CHAPTER XIII

THE MAN WHO WAS GLAD

There was just the slightest sound of a foot-tread down by the creek. None but an attentively alert ear could have detected it amid the soughing of the wintry wind and the murmur of the stream over its stony bed.

Young Dan Medlicott raised himself on his elbow and listened, directing his searching gaze across the moonlit grass towards the deep shadows of the bluff of birch and poplar that lay between him and his home on Rattlesnake Ranch.

His rifle was behind him, propped against a post of the stout corral gate. His hand went round to it cautiously, but only to touch it and assure himself that it was still there, ready for use in case it should presently be needed.

There were Indians about—Indians and rebel half-breeds, who coveted the horses in the corral which he was watching, and who during the past month had made more than one attempt to break through the palisade and stampede the animals across the valley into their own encampment.

Dan was only seventeen years old, but he was no tenderfoot. In spite of his youth, he had already had many a brush with the Redskins of Western Canada, and he knew their subtle ways and how to deal with them.
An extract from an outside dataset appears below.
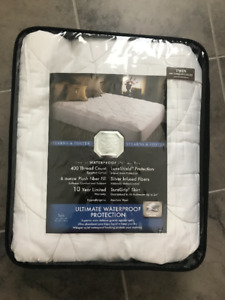 Twin Size Mattress Pad by Stearns & Foster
He had been lying in wait for three weary hours, and nothing had happened until now. The night was very cold, there was a sharp frost, and a cutting wind from the mountains in the north moaned dismally in the trees. He lay with his blanket over his knees and his coat collar turned up about his ears. He listened for a long time, but the sound which had alarmed him for a moment was not repeated.

"Some scavenger dog prowlin' around, I reckon," he decided, and leant back, folding his arms across his chest and closing his eyes.